Your instructions: Return every entry exactly as written.

══ Excerpted records ══

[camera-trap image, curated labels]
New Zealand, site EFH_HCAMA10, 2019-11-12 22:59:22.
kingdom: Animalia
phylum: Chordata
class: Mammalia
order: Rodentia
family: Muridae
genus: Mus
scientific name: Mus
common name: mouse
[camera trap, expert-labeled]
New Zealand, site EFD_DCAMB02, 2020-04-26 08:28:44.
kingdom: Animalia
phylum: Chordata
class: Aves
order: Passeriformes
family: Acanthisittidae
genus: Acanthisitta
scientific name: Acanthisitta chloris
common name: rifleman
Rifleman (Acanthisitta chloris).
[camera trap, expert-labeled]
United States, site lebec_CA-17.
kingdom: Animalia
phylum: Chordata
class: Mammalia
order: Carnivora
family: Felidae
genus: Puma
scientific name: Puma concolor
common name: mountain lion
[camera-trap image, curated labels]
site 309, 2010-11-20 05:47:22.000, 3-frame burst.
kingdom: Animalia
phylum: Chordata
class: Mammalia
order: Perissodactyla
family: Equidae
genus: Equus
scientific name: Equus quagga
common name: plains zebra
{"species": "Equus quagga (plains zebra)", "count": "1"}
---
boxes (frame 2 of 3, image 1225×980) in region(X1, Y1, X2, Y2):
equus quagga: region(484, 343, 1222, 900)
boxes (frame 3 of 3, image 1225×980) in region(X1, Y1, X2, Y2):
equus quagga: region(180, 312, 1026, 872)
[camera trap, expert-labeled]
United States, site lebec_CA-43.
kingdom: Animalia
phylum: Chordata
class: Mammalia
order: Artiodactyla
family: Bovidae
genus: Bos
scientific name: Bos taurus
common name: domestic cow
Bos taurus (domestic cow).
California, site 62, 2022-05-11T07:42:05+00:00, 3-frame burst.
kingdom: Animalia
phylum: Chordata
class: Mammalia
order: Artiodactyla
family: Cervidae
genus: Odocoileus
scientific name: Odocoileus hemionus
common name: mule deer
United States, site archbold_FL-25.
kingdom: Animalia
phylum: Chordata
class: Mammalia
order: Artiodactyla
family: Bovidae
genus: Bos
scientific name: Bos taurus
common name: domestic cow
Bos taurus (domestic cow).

═══

Response box:
[camera-trap image, curated labels]
New Zealand, site EFH_HCAMA10, 2019-11-12 22:59:22.
kingdom: Animalia
phylum: Chordata
class: Mammalia
order: Rodentia
family: Muridae
genus: Mus
scientific name: Mus
common name: mouse
[camera trap, expert-labeled]
New Zealand, site EFD_DCAMB02, 2020-04-26 08:28:44.
kingdom: Animalia
phylum: Chordata
class: Aves
order: Passeriformes
family: Acanthisittidae
genus: Acanthisitta
scientific name: Acanthisitta chloris
common name: rifleman
Rifleman (Acanthisitta chloris).
[camera trap, expert-labeled]
United States, site lebec_CA-17.
kingdom: Animalia
phylum: Chordata
class: Mammalia
order: Carnivora
family: Felidae
genus: Puma
scientific name: Puma concolor
common name: mountain lion
[camera-trap image, curated labels]
site 309, 2010-11-20 05:47:22.000, 3-frame burst.
kingdom: Animalia
phylum: Chordata
class: Mammalia
order: Perissodactyla
family: Equidae
genus: Equus
scientific name: Equus quagga
common name: plains zebra
{"species": "Equus quagga (plains zebra)", "count": "1"}
---
boxes (frame 2 of 3, image 1225×980) in region(X1, Y1, X2, Y2):
equus quagga: region(484, 343, 1222, 900)
boxes (frame 3 of 3, image 1225×980) in region(X1, Y1, X2, Y2):
equus quagga: region(180, 312, 1026, 872)
[camera trap, expert-labeled]
United States, site lebec_CA-43.
kingdom: Animalia
phylum: Chordata
class: Mammalia
order: Artiodactyla
family: Bovidae
genus: Bos
scientific name: Bos taurus
common name: domestic cow
Bos taurus (domestic cow).
California, site 62, 2022-05-11T07:42:05+00:00, 3-frame burst.
kingdom: Animalia
phylum: Chordata
class: Mammalia
order: Artiodactyla
family: Cervidae
genus: Odocoileus
scientific name: Odocoileus hemionus
common name: mule deer
United States, site archbold_FL-25.
kingdom: Animalia
phylum: Chordata
class: Mammalia
order: Artiodactyla
family: Bovidae
genus: Bos
scientific name: Bos taurus
common name: domestic cow
Bos taurus (domestic cow).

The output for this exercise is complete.